The shooting of Hobbs' character echoes the shooting of '50s baseball player Eddie Waitkus. But his characterization also recalls several others.

  • Ted Williams: When his soon to be shooter asks him "what will you hope to accomplish?", Hobbs responds, "Sometimes when I walk down the street I bet people will say, 'there goes Roy Hobbs, the best there ever was in the game,'" an assertion the shooter asks him to repeat just before shooting him.
  • Joe Jackson (or maybe Hal Chase?): Roy accepts $35,000 to not "hit safely" in the playoff game. While in both the movie and the film, he has second thoughts during the game, in the book he strikes out in the game's final at bat with some ambiguity about what his final intentions are; in the film he hits the heroic home run.
  • Walter Johnson: Hobbs is spotted as a semi-pro teenage pitcher somewhere in the upper-Rocky Mountains of the US.

Sam "Bub" Simpson, the scout who travels to Chicago with Roy for the teenage tryout, dreams that he gets lost on a scouting expedition, and stumbles upon a remote game played by men with long beards -- House of David? Indeed, Hobbs is described as appearing in the Knights dugout for the first time sporting a dark beard.

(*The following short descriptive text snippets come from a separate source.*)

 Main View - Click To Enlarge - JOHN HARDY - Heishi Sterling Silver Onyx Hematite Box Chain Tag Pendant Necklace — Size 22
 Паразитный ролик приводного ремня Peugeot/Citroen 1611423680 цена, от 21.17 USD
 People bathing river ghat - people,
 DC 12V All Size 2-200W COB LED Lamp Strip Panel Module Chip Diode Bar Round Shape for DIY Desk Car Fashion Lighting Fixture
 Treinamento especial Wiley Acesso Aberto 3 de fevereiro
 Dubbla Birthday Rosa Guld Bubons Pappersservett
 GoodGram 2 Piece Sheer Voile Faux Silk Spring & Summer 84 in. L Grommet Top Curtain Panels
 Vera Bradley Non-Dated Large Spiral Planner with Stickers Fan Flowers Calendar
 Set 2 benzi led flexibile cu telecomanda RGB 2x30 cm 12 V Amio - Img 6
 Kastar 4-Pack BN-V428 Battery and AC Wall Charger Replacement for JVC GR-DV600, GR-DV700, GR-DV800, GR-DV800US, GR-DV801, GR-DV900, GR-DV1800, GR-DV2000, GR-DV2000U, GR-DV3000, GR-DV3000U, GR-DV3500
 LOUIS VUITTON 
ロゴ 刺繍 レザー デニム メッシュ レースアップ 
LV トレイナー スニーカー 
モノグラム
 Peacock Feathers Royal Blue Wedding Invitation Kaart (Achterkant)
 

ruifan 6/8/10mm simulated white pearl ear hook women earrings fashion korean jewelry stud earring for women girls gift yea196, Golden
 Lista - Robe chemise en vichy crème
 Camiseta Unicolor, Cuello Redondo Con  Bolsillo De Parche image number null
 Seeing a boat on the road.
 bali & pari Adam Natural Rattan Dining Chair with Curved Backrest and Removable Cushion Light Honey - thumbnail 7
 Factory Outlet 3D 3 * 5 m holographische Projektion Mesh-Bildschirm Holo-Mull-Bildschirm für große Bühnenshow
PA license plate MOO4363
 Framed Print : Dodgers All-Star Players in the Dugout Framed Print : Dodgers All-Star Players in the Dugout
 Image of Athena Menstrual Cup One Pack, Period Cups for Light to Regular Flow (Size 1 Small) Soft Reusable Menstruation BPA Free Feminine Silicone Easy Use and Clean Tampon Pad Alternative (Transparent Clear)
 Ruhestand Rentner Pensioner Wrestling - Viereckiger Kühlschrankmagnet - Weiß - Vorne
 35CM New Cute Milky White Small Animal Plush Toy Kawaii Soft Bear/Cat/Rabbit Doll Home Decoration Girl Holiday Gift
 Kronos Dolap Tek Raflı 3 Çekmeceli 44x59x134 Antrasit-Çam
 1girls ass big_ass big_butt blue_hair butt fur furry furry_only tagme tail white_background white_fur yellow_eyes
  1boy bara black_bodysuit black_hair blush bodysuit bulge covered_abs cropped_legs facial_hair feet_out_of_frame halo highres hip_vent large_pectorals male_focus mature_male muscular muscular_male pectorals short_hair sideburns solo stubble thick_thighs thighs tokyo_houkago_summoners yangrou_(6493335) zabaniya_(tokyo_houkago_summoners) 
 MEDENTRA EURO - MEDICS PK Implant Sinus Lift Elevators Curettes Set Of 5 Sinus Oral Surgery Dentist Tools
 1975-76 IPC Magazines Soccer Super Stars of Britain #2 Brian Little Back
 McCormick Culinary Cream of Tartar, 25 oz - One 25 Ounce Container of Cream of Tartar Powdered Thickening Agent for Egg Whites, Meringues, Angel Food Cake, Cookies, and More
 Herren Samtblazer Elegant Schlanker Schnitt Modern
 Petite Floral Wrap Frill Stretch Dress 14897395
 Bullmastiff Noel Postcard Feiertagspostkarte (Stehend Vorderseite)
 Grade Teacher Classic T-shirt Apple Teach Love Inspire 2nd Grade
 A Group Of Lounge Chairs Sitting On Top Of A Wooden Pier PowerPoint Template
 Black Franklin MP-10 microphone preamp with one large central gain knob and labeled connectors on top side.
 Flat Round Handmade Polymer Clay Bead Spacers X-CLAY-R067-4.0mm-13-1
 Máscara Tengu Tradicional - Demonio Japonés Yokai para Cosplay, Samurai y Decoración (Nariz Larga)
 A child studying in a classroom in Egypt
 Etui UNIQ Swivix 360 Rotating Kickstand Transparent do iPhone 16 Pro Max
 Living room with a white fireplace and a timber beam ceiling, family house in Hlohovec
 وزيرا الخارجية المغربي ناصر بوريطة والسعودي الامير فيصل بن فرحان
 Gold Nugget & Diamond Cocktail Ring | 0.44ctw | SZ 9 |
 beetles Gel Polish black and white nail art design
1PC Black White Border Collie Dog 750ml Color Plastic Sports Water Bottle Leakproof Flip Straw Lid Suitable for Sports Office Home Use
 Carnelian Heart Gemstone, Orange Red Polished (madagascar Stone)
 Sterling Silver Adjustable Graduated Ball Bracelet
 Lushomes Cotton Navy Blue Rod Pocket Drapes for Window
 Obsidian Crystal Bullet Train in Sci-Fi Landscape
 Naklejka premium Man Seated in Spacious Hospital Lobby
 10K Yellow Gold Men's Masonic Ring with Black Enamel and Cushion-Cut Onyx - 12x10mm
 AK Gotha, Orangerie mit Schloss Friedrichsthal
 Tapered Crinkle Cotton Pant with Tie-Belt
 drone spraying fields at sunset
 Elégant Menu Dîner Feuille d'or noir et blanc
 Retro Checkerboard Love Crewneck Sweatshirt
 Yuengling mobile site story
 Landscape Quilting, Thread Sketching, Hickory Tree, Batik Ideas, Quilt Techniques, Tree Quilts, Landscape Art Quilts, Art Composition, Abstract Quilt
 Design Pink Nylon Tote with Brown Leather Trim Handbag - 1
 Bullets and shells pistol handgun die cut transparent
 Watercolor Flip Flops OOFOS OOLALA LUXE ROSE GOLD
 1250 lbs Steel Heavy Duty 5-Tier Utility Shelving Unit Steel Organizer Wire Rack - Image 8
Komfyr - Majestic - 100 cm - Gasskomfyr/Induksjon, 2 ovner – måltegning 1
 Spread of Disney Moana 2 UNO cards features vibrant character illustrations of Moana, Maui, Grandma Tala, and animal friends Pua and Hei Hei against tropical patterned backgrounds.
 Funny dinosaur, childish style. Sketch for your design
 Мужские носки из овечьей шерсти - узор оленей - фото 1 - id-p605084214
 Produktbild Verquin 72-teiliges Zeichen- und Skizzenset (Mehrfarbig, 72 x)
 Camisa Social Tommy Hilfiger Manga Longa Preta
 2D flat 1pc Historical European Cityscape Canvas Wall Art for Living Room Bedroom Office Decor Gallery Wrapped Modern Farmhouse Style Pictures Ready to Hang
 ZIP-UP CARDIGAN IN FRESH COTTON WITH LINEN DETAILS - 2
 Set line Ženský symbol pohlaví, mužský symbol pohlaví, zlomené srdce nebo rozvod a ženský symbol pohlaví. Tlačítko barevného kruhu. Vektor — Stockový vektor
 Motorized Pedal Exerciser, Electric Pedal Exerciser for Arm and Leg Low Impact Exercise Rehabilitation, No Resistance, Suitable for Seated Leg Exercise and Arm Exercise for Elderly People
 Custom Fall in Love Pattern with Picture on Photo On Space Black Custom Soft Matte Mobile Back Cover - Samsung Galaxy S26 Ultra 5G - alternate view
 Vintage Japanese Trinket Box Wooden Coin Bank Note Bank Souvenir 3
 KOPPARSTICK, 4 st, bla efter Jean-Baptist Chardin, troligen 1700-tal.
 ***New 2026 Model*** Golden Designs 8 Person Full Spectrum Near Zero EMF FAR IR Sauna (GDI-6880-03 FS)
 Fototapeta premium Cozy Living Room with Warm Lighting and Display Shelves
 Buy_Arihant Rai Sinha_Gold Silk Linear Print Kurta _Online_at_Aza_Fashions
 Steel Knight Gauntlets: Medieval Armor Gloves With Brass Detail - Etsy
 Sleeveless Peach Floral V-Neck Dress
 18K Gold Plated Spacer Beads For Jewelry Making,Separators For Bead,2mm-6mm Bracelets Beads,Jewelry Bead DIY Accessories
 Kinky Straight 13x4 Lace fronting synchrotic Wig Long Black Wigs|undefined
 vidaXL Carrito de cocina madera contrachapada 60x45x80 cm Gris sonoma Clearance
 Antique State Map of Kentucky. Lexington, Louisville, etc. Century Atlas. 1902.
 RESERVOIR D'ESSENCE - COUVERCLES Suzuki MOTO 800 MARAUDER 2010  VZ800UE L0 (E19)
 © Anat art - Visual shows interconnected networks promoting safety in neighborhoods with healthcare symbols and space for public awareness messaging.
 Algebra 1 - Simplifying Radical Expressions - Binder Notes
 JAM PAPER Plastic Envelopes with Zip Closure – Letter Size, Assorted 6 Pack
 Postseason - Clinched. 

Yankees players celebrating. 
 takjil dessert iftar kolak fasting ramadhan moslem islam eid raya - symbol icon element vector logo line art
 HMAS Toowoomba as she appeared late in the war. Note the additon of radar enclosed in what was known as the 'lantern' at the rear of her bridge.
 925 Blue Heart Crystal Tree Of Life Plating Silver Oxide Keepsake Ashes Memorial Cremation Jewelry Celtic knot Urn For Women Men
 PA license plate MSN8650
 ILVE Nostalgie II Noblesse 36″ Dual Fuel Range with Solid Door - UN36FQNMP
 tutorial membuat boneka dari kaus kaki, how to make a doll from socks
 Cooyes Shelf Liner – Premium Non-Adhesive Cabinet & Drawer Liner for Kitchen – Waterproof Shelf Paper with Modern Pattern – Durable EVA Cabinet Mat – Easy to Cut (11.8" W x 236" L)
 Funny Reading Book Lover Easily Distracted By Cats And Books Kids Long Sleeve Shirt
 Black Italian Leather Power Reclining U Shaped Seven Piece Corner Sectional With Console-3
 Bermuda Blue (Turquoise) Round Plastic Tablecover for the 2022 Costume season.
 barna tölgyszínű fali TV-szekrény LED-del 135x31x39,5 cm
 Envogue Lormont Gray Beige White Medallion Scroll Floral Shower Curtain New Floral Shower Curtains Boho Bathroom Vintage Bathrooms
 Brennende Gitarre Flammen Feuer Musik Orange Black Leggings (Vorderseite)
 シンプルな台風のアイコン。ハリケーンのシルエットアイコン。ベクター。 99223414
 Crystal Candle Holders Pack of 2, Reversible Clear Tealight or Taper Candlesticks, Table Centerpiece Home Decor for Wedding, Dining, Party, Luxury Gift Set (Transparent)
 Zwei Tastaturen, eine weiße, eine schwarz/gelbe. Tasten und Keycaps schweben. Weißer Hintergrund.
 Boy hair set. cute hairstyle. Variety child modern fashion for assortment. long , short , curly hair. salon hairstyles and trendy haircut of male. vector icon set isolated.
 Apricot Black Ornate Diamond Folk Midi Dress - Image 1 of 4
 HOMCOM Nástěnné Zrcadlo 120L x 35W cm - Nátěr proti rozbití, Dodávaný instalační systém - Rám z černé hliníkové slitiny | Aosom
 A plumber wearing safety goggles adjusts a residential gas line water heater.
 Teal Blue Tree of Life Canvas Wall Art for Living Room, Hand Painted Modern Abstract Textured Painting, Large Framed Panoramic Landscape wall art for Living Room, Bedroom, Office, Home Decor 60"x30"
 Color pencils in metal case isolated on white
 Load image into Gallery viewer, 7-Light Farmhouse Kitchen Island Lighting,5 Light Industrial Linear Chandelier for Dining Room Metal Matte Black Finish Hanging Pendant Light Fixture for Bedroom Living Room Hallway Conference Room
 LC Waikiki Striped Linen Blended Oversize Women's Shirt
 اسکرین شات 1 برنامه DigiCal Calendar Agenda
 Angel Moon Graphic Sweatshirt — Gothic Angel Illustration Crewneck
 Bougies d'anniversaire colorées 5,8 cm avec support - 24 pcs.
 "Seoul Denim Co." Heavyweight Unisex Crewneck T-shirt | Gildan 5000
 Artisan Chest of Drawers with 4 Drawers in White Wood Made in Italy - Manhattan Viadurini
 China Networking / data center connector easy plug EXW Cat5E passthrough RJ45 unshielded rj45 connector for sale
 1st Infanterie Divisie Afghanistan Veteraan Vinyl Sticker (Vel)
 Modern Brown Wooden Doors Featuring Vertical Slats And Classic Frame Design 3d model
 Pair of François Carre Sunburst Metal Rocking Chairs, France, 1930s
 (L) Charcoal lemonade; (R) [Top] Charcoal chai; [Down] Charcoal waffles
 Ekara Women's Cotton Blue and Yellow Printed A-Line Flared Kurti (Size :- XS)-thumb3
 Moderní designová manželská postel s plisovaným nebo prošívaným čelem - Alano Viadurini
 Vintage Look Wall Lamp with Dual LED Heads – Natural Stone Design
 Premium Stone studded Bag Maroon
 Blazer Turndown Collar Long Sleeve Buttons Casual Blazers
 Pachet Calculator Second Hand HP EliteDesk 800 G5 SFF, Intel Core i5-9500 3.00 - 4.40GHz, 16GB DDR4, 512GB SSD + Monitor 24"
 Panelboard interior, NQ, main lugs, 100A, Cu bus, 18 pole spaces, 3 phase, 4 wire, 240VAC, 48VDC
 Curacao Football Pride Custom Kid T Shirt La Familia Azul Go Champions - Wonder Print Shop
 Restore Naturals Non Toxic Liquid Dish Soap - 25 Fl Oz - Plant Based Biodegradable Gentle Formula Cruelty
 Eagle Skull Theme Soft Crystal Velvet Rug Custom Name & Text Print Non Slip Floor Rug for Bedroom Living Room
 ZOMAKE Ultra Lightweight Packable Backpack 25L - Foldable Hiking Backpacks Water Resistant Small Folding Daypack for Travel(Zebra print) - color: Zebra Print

Sam, an alcoholic who drank himself out of a catching career, later dreams as he's dying that he's been thrown off a train and into a river. He tries to make his way to a bridge he sees, but eventually can't find the bridge hears the roar of waterfalls approaching as he floats down the river. The allusion to Ed Delahanty's death is clear.

Knights manager, Pops Fisher, is said to have fallen while scampering around the bases on a clear inside-the-ballpark homerun opportunity in a blunder that cost his team the pennant. The moment became known as "Fisher's Flop" and he became the laughing-stock of the nation for a while.

There are clear spoofs of the more fanatical of Ebbets Field's denizens including a female fan who brings a "Chinese gong" to the park every day.

[edit] Differences between the Book and Movie

  • Hobbs strikes out and the Knights lose the pennant in the book. He homers and they win in the movie. The book concludes with Hobbs throwing the $35,000 he's been paid to lose back at the Judge who's arranged the fix, but with the reporter Max Mercy releasing the story that a fix may have been in -- clearly Hobbs' career is over.
  • In the book Hobbs wears #45, bats right and plays left field, in the movie he wears #9, bats left and plays right field.

[edit] The Movie

In addition to Redford, the cast also included Robert Duvall, Glenn Close, Kim Basinger, Wilford Brimley, and Barbara Hershey. Joe Charboneau, the 1980 Rookie of the Year with the Cleveland Indians, also had a small role as a teammate of Hobbs.

Parts of the movie were filmed in War Memorial Stadium in Buffalo, NY.